Language:
Hebrew
Year of publication:
1991
Titel der Quelle:
מחניים; במה למחקר, להגות ולתרבות יהודית
Angaben zur Quelle:
1 (תשנב) 216-223
Keywords:
Antisemitism
;
Jews History 1800-2000
Abstract:
Traces discriminatory measures and persecution of Jews in Morocco. From 1860 on, European Jewry, especially in France and England, became more aware of the plight of Morocco's Jews due to reports by diplomats and tourists. In February 1864, Montefiore visited Sultan Muhammad XVIII in Marrakesh and presented a document requesting that the Jews be protected, and that they be accorded the same advantages as the other subjects of the Sultan.
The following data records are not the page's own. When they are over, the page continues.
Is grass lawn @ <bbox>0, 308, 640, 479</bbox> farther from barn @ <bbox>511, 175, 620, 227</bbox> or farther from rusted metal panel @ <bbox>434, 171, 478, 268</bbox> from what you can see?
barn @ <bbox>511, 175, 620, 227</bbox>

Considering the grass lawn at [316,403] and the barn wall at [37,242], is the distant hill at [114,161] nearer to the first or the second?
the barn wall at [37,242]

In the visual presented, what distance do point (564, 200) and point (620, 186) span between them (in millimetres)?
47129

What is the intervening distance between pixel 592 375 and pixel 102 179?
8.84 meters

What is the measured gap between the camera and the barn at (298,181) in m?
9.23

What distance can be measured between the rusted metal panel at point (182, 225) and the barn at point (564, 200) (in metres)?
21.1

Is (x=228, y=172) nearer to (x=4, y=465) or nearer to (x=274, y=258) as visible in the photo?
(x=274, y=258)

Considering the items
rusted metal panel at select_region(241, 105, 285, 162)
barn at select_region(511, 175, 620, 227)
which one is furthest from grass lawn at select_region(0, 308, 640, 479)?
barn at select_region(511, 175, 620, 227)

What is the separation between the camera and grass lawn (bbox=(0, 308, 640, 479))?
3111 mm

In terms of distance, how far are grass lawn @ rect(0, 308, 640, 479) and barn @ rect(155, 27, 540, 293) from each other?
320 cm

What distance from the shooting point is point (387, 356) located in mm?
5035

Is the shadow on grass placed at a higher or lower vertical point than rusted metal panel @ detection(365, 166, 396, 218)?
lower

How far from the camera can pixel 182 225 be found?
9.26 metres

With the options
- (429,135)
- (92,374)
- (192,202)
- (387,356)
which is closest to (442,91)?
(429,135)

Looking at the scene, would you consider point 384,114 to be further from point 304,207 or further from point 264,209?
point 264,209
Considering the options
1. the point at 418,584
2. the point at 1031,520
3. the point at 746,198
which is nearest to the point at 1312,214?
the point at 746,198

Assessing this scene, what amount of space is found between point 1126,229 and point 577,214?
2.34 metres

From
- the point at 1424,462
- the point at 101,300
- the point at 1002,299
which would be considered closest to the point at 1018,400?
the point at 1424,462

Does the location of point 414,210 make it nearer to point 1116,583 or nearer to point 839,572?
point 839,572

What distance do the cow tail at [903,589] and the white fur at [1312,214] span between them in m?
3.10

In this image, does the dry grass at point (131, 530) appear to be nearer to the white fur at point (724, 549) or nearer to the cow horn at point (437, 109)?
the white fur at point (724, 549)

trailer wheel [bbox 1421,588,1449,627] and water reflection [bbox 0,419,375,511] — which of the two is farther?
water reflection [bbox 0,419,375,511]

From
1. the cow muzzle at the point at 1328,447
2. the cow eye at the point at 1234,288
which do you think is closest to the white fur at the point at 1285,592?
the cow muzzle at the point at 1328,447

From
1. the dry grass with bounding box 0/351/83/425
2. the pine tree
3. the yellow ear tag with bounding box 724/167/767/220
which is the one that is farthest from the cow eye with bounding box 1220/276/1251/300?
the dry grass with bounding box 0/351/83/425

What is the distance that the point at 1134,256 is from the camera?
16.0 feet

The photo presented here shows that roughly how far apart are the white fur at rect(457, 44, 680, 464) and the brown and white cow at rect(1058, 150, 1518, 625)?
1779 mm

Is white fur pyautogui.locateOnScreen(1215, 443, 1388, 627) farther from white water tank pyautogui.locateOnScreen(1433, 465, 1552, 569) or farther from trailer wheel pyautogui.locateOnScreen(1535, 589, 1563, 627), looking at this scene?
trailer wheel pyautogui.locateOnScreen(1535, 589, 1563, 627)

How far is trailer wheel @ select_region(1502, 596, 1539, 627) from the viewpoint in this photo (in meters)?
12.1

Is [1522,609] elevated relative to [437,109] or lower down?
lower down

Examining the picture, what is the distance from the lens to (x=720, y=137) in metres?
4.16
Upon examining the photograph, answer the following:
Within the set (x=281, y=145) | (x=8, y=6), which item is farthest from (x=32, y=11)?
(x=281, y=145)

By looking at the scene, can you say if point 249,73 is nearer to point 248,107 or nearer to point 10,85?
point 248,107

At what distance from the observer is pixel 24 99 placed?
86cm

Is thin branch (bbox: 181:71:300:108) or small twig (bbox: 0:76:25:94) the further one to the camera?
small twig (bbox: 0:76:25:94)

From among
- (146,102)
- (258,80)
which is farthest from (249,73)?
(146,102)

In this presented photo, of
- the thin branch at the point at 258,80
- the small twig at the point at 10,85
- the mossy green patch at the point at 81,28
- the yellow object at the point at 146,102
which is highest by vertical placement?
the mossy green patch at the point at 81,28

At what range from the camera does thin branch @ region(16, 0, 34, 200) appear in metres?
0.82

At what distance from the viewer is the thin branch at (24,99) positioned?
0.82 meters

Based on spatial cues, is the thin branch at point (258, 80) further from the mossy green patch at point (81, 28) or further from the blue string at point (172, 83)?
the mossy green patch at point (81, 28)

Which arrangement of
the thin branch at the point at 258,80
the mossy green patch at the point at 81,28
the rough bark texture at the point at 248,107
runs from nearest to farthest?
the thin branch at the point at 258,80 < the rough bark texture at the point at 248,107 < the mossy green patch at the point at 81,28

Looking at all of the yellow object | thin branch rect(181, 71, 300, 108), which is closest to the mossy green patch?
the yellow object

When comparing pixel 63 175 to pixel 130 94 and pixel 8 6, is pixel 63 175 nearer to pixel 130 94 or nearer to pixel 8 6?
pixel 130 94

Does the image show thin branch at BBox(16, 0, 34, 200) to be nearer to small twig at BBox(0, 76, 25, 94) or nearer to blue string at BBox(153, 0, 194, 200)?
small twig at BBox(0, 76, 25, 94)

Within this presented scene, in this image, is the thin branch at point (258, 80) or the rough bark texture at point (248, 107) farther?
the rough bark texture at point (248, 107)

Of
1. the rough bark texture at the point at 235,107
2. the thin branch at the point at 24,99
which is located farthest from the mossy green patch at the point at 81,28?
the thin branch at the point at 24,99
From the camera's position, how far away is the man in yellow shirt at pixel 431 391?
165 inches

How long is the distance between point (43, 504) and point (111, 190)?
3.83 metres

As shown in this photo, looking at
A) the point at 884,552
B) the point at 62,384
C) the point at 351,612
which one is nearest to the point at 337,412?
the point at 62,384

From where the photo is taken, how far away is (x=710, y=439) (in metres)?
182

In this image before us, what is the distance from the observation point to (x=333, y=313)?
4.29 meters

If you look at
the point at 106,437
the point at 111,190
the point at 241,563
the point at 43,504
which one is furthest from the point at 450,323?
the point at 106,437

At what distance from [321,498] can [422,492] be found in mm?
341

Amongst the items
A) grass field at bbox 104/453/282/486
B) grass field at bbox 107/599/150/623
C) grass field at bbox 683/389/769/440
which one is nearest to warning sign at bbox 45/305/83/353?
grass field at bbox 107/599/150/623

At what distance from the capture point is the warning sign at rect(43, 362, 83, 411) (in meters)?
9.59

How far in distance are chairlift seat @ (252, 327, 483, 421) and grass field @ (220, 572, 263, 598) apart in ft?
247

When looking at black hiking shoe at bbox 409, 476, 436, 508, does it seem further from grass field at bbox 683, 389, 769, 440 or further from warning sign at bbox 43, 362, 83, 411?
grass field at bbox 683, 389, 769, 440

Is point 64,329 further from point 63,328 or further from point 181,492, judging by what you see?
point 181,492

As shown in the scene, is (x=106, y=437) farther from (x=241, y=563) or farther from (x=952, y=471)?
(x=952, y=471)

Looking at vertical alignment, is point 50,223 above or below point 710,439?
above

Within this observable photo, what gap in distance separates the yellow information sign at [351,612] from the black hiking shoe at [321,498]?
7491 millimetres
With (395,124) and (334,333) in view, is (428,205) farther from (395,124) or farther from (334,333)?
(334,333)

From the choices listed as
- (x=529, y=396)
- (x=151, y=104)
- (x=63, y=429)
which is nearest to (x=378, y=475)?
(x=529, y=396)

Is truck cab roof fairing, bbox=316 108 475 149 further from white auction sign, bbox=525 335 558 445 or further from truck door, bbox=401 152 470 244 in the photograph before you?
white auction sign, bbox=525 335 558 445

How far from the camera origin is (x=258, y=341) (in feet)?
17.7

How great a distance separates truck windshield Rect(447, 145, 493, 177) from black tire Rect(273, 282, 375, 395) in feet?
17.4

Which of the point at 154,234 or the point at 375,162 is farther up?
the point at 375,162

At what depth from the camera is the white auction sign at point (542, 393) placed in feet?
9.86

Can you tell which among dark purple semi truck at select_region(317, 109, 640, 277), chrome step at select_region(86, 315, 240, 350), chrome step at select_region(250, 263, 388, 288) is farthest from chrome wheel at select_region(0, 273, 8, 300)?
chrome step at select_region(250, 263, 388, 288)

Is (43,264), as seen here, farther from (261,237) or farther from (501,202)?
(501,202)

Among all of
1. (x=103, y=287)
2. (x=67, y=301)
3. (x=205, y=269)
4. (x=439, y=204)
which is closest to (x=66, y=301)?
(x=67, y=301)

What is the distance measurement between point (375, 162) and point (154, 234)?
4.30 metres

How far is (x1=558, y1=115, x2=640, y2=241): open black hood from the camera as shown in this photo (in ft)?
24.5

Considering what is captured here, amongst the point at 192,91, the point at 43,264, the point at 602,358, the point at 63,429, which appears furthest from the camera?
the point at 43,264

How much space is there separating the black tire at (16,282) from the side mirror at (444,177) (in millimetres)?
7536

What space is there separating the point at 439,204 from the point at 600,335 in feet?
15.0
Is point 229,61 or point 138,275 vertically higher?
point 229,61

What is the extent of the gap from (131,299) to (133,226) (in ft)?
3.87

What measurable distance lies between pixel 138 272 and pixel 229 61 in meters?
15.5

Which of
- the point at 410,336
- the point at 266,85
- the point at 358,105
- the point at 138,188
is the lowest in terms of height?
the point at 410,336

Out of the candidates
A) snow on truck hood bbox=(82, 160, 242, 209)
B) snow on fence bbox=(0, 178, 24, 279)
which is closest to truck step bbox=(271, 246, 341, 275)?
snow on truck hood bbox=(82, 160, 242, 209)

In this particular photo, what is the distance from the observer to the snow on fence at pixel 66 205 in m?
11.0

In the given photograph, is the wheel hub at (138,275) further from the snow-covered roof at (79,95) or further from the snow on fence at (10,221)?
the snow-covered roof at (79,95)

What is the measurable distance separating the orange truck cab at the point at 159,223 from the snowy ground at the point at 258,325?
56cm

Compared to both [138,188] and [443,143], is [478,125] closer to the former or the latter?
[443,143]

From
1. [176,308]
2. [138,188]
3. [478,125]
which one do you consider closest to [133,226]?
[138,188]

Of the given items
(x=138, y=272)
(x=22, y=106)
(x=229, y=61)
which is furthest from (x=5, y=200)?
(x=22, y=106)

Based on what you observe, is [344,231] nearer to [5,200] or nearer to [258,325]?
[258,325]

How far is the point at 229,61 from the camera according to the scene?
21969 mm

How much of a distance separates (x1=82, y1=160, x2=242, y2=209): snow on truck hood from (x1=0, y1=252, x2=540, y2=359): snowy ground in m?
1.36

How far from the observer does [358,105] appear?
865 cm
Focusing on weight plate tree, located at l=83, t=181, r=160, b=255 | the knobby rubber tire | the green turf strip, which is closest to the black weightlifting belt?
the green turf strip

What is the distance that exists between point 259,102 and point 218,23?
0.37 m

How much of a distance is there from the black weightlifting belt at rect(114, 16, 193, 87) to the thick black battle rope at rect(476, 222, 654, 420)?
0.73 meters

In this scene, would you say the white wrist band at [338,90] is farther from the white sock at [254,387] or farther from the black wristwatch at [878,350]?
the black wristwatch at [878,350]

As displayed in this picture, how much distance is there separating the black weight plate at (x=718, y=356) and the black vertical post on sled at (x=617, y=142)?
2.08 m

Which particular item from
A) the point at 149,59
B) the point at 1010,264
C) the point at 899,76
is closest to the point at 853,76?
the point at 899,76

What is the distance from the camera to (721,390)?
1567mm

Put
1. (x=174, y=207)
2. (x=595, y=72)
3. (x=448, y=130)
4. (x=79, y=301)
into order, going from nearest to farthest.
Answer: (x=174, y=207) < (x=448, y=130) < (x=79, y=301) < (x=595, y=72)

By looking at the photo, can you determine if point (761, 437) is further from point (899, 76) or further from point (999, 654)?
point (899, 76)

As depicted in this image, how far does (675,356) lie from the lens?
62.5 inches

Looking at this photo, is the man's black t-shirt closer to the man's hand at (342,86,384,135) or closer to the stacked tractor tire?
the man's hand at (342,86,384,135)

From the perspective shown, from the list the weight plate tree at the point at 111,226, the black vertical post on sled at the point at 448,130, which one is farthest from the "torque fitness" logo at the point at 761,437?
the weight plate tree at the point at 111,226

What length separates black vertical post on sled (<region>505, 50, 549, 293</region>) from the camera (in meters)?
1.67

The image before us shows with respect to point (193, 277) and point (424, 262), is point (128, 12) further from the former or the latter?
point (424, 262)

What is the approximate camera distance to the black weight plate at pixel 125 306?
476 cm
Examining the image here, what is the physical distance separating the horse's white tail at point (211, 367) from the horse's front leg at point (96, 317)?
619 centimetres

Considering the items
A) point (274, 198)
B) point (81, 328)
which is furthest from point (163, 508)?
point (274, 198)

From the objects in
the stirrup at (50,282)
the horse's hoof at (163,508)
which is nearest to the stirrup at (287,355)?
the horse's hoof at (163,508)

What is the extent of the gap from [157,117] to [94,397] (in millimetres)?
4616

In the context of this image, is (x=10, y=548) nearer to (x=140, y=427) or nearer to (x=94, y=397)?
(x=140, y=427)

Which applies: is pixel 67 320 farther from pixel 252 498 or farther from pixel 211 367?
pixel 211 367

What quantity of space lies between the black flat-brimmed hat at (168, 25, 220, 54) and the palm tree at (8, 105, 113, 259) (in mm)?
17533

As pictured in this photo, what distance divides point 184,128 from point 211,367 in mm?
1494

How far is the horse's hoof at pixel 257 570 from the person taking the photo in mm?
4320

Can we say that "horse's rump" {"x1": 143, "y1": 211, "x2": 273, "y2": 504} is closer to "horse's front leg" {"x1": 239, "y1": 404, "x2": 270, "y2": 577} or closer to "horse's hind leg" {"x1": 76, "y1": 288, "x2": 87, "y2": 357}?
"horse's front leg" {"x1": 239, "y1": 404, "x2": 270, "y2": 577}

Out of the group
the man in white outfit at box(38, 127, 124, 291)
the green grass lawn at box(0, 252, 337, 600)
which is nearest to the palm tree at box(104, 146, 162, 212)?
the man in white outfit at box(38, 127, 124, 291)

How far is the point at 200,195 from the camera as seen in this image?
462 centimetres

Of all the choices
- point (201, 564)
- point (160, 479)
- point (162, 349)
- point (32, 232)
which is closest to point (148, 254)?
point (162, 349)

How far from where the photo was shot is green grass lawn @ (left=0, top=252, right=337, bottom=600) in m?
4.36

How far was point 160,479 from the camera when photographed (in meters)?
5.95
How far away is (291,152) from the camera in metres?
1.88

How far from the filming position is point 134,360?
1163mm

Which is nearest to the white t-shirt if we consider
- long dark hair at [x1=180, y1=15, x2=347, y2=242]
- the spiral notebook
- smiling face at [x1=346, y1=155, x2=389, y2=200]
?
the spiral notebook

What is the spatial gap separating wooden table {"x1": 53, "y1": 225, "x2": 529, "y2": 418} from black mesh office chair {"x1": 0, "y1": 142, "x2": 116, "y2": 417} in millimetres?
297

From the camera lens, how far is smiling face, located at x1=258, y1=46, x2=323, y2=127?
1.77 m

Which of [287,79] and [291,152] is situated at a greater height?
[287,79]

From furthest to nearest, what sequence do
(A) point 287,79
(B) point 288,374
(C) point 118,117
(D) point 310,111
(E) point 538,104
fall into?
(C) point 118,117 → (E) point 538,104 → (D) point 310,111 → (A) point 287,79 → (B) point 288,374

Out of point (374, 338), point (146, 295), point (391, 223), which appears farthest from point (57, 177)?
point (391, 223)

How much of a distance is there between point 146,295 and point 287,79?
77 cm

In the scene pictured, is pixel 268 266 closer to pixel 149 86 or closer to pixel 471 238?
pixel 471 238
The Sultan acquiesced to the first request, as it complied with Islamic law, but refused the second. In the 1860s-80s acts of violence against Jews increased in Morocco, including arrests, public beatings, murder and expulsion, extortion, and arbitrary regulations imposed by local rulers. Presents the text of a letter sent by Jewish notables of Fez in March 1880 to the Alliance Israélite Universelle in Paris, stating that the Jews' situation had worsened, and relating incidents of murder and pogroms in Fez, murder of the head of the Jewish community in Taza, and a rule against Jews wearing shoes in Meknes. Those Jews who received protection from European consuls in the port cities fared better, but the others continued to suffer persecution.